The $1.4 billion Thirty-Meter Telescope has been a source of controversy, with supporters arguing its scientific benefits and opponents protesting its planned construction on Mauna Kea, a mountain considered sacred in Native Hawaiian culture.

“This was one of the most difficult decisions this Board has ever made,” Suzanne Case, chair of the board and of the state’s Department of Land and Natural Resources, said in a statement. “The members greatly respected and considered the concerns raised by those opposed to the construction of the Thirty-Meter Telescope at the Mauna Kea Science Reserve.”

Plans for the telescope date back to 2009, when scientists with the TMT Observatory Corporation selected Mauna Kea as the ideal site for what builders say “will likely revolutionize our understanding of the universe,” according to The Associated Press.

Among TMT’s official partners are the California Institute of Technology, the Department of Science and Technology of India, the National Astronomical Observatory of Japan, National Research Council Canada and the University of California.

When complete, the Thirty Meter Telescope, better known as TMT, will allow astronomers to peer some 13 billion light years away and explore the very edge of the observable universe, near the beginning of time. Scientists also expect it will help answer humanity’s deepest question: “Are we alone in the universe?”

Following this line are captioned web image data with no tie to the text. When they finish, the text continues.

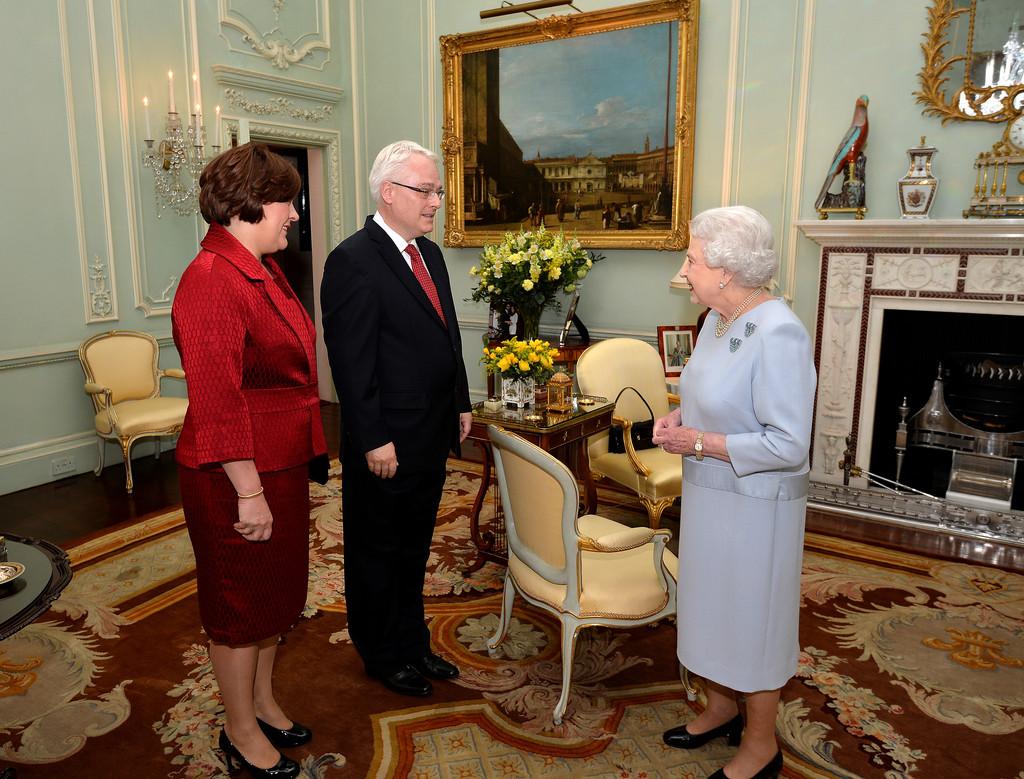 Queen+Elizabeth+II+Receives+Croatian+President+ug0oOeNxx6Jx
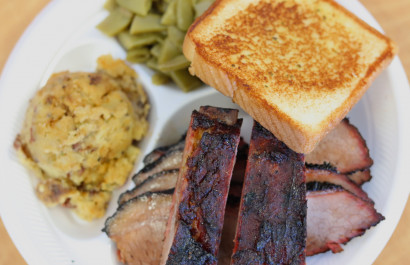 Foodie Friday DFW || Chasin' Tail BBQ
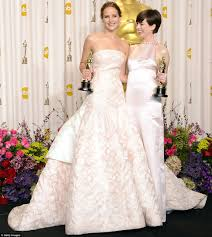 Jennifer Lawrence Home by Pale And Interesting Jennifer Lawrence Anne Hathaway And Jessica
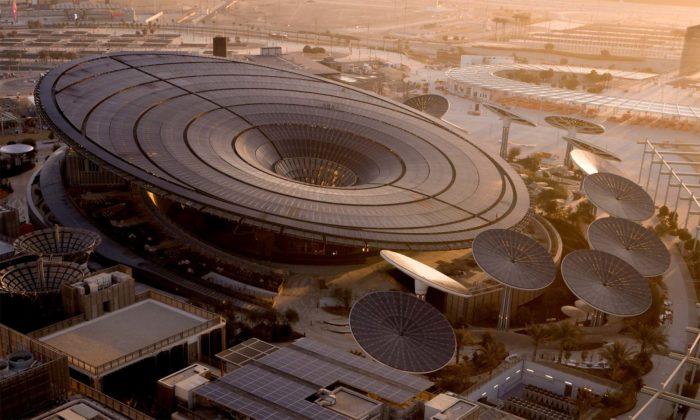 Futuristický pavilon udržitelnosti Terra naExpo jecelý pokrytý fotovoltaikou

TMT project associate director Michael Bolte, a professor of astronomy and astrophysics at the University of California, Santa Cruz, previously told HuffPost that the universe is “unimaginably vast,” but he has no doubt that TMT and other giant telescopes now being developed will allow astronomers to break into a new realm of discovery and study objects never seen before.

“I think we’re going to move into this next golden age of astronomy, to tell you the truth,” he said.

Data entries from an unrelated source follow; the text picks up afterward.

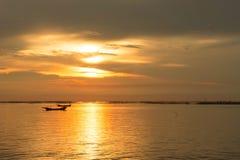 Overzeese avondzon bij zonsondergang Royalty-vrije Stock Foto's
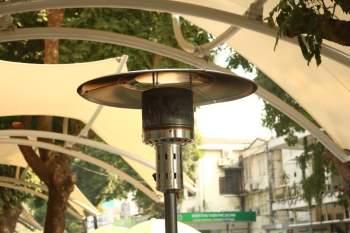 Trời Hà Nội rét sâu, nhiều cây sưởi ga được lắp giúp nhiều người ấm tại Bạch Mai - ảnh 1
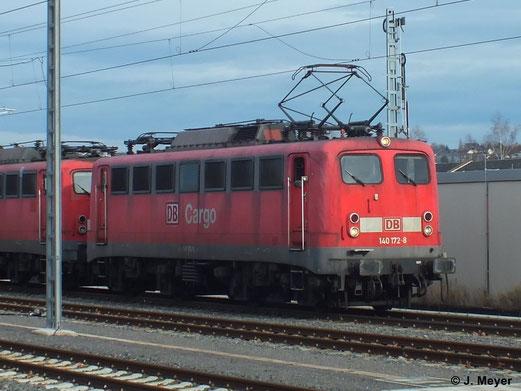 Am 9. Januar 2014 überführt 140 172-8 drei Schwestermaschinen von Chemnitz nach Nürnberg. Sie sollen dort reaktiviert werden. Hier steht der Lokzug kurz vor der Ausfahrt in Chemnitz Hbf.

But protesters opposed to the large-scale project on cultural grounds blocked attempts to start construction after an initial permit was granted in 2011. They disrupted a groundbreaking again in 2014, and the following year more than 30 protesters were arrested for interference. The Hawaii Supreme Court then invalidated the permit, and the project returned to square one.

The project’s builders applied for a new permit in 2016. In July, a judge overseeing the permit hearings recommended to the board that they approve the permit.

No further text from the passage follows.